TASK 1:
Turn the rows between the line holding "Is point (333, 203)" and the line holding "5. the point at 444,186", inclusive, into a Markdown table with the columns No. and Line, leaving out blank lines.

_ _ _

The majority of home and smaller commercial air conditioning systems circulate a compressed gas refrigerant in a closed “split” system to cool and condition inside air. The refrigerant has to be re-cooled and condensed, and outside air is the medium most often used to accomplish this. The term “split” simply means that components are divided into inside and outside portions as opposed to being located together in a “package” unit. The refrigerants, widely recognized by the trademark “Freon” (which is a registered trademark of the DuPont company for refrigerants), helps cool and dehumidify the inside air. In a “forced air” system, an internal blower circulates the conditioned air through ducts to the rooms where the cooler air is needed. The air ducts generally run either below the ceiling and inside the rooms (conditioned air) or in the attic (unconditioned air). An outside fan pulls air across the external parts of the system to cool and condense the refrigerant.

How Do Air Conditioners Work?

The majority of home and smaller commercial air conditioning systems circulate a compressed gas refrigerant in a closed “split” system to cool and condition inside air. The refrigerant has to be re-cooled and condensed, and outside air is the medium most often used to accomplish this. The term “split” simply means that components are divided into inside and outside portions as opposed to being located together in a “package” unit. The refrigerants, widely recognized by the trademark “Freon” (which is a registered trademark of the DuPont company for refrigerants), helps cool and dehumidify the inside air. In a “forced air” system, an internal blower circulates the conditioned air through ducts to the rooms where the cooler air is needed. The air ducts generally run either below the ceiling and inside the rooms (conditioned air) or in the attic (unconditioned air). An outside fan pulls air across the external parts of the system to cool and condense the refrigerant.

_ _ _

TASK 2:
In the text on air conditioners, what does the term "split" mean?

_ _ _

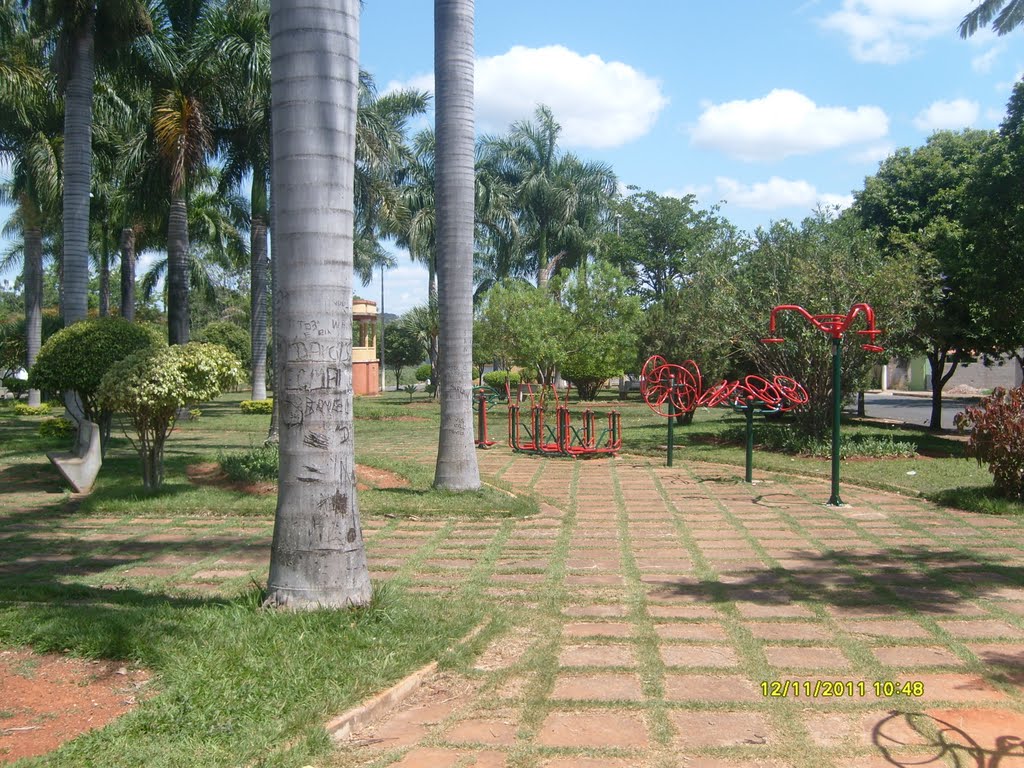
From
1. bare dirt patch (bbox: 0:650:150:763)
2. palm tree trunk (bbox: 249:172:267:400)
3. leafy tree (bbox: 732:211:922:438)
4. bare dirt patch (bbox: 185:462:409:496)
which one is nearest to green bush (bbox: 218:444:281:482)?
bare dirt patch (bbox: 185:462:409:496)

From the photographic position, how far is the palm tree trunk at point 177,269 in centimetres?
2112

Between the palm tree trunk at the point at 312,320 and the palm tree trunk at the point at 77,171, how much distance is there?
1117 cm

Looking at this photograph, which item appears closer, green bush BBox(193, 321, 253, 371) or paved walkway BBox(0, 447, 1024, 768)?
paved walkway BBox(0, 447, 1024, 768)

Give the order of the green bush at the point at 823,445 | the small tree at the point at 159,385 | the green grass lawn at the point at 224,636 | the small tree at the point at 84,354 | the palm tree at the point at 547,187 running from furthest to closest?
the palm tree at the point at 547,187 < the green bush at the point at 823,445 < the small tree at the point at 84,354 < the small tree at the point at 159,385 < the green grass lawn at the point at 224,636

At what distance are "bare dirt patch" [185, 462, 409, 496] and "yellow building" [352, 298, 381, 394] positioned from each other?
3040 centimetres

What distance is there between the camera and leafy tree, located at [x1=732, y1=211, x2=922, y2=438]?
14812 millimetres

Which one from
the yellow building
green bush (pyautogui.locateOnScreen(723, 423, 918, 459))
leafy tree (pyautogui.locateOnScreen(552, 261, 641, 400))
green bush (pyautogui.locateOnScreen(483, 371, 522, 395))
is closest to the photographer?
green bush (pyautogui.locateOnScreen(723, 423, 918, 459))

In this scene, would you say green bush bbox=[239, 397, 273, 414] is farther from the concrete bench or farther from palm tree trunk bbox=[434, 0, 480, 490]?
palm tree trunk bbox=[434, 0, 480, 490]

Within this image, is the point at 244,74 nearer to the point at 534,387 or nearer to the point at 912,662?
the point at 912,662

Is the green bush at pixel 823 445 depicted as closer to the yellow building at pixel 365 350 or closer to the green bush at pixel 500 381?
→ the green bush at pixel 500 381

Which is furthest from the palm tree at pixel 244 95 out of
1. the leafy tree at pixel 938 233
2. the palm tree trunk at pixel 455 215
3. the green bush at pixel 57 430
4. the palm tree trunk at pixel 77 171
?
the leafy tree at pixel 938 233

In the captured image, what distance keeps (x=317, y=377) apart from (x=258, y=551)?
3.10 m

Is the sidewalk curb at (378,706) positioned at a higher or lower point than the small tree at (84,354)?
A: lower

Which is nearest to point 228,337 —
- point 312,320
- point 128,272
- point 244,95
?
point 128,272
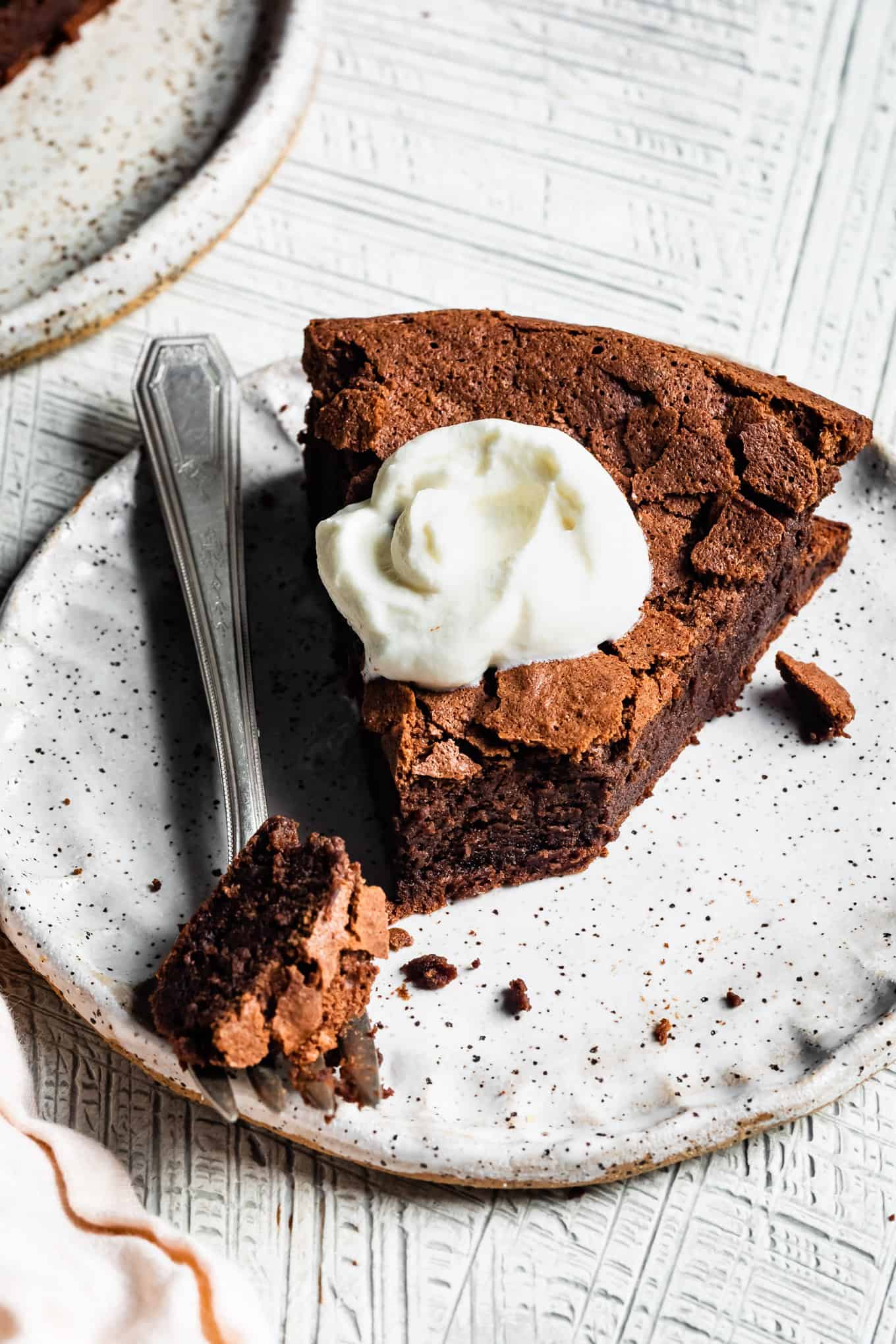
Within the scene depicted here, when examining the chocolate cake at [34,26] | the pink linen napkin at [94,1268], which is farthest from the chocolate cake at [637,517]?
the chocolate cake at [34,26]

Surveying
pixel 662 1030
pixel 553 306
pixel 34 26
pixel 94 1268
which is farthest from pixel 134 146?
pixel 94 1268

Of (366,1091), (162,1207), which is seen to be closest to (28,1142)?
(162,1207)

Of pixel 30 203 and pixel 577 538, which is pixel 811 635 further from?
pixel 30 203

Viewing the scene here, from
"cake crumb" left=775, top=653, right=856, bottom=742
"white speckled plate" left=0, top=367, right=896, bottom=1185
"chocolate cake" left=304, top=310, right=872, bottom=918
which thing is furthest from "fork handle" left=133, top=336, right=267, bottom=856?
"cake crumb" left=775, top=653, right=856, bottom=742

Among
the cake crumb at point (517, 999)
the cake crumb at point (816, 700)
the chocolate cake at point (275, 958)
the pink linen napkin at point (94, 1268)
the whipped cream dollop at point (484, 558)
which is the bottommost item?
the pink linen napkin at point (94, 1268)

_ _ _

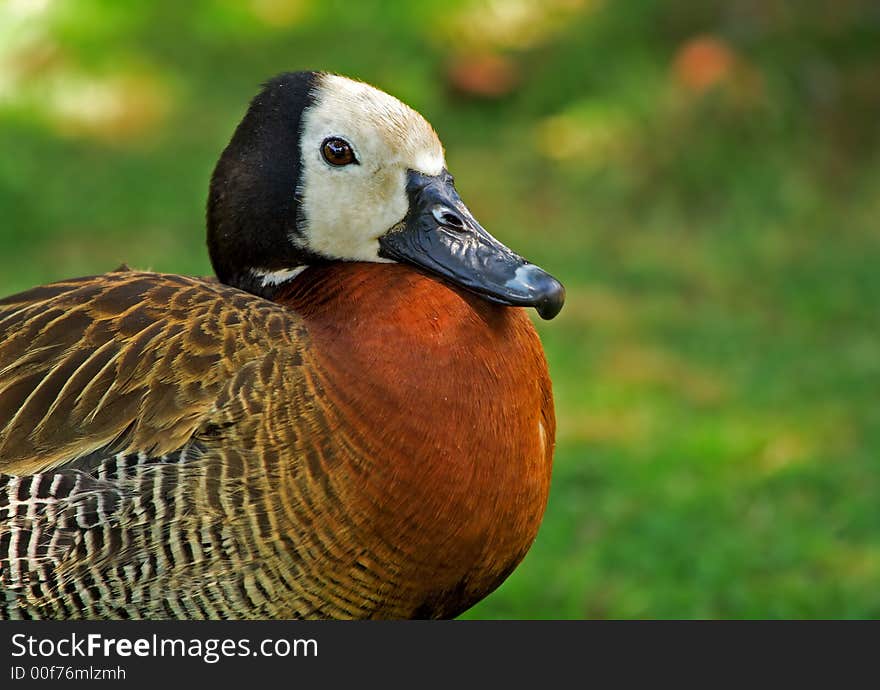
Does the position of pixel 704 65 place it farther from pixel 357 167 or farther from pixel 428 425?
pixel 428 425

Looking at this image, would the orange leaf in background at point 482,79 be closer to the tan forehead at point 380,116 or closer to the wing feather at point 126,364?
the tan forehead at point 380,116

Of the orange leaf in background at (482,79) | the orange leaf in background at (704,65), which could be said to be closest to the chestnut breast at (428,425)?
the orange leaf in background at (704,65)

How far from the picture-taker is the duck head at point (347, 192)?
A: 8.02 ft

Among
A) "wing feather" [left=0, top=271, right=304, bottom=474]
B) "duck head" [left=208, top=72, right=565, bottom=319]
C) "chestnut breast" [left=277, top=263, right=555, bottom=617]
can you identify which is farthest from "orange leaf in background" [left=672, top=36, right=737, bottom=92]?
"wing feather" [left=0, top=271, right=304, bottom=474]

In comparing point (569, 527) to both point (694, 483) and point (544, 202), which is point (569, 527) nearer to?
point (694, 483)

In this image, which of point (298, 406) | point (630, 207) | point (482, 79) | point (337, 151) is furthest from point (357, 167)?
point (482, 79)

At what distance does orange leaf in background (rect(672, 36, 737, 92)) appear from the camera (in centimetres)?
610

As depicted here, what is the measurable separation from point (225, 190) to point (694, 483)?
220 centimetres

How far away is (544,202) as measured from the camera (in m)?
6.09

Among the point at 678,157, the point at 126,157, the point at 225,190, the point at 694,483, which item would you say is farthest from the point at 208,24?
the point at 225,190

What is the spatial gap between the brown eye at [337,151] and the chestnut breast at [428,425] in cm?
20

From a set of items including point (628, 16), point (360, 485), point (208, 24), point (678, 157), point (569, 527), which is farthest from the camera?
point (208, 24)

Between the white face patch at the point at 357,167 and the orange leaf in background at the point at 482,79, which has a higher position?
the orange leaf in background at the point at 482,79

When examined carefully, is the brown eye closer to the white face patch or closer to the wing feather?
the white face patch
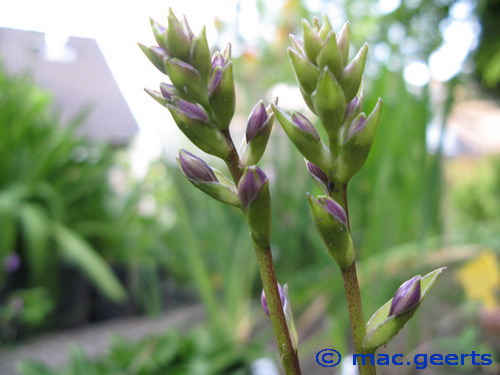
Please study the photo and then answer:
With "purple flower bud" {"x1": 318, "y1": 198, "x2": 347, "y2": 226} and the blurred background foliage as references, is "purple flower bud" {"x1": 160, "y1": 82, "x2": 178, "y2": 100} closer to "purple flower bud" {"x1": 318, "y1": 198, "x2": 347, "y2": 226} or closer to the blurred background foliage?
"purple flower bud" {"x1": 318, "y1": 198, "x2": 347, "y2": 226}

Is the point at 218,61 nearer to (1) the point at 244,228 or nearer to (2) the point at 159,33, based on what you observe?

_ _ _

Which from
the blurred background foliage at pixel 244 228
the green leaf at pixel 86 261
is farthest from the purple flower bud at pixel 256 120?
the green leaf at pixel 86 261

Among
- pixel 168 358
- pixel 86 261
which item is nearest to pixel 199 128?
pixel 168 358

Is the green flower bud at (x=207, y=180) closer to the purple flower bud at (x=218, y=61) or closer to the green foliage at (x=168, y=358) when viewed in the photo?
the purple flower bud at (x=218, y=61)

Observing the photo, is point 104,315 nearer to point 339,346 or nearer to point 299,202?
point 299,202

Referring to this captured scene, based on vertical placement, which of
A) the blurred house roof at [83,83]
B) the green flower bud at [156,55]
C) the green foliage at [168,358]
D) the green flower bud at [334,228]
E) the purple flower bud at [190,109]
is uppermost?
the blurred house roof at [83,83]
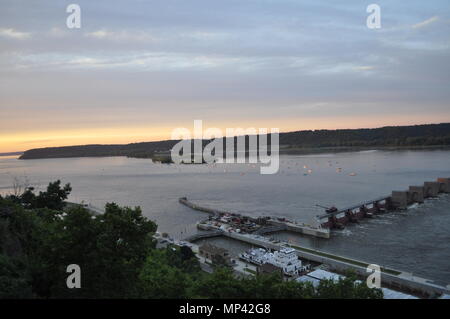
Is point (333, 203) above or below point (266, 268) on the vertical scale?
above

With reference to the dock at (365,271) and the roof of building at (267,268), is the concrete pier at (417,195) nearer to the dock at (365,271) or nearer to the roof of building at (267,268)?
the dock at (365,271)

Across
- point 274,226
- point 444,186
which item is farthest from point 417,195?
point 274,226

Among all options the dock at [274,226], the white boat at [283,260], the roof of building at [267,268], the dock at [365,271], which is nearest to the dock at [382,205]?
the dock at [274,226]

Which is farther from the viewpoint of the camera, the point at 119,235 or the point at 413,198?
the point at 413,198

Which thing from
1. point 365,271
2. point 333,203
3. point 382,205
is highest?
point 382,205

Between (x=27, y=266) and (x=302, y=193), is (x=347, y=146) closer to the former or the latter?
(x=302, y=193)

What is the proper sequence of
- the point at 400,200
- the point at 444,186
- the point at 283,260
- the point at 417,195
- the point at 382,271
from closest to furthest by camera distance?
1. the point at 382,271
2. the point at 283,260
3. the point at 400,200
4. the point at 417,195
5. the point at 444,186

_ _ _

SOLUTION 1:
| No. | Line |
|---|---|
| 1 | Is point (333, 203) above or below point (266, 268) on the vertical scale? |
| 2 | above |
| 3 | With reference to the dock at (365,271) and the roof of building at (267,268), is the concrete pier at (417,195) nearer to the dock at (365,271) or nearer to the roof of building at (267,268)? |
| 4 | the dock at (365,271) |
| 5 | Across |
| 6 | - point 274,226 |
| 7 | - point 444,186 |
| 8 | which item is farthest from point 417,195? |
| 9 | point 274,226 |
| 10 | Among all options the dock at [274,226], the white boat at [283,260], the roof of building at [267,268], the dock at [365,271], which is nearest to the dock at [382,205]? |
| 11 | the dock at [274,226] |
| 12 | Which is farther from the viewpoint of the camera, the point at 119,235 or the point at 413,198? |
| 13 | the point at 413,198 |
| 14 | Which thing from |
| 15 | 1. point 365,271 |
| 16 | 2. point 333,203 |
| 17 | 3. point 382,205 |
| 18 | is highest? |
| 19 | point 382,205 |
| 20 | Between (x=27, y=266) and (x=302, y=193), is (x=347, y=146) closer to the former or the latter? |
| 21 | (x=302, y=193) |
| 22 | What is the proper sequence of |
| 23 | - the point at 400,200 |
| 24 | - the point at 444,186 |
| 25 | - the point at 283,260 |
| 26 | - the point at 417,195 |
| 27 | - the point at 382,271 |
| 28 | from closest to furthest by camera distance? |
| 29 | 1. the point at 382,271 |
| 30 | 2. the point at 283,260 |
| 31 | 3. the point at 400,200 |
| 32 | 4. the point at 417,195 |
| 33 | 5. the point at 444,186 |

SOLUTION 2:
The components are divided into inside and outside portions instead of being located together in a "package" unit.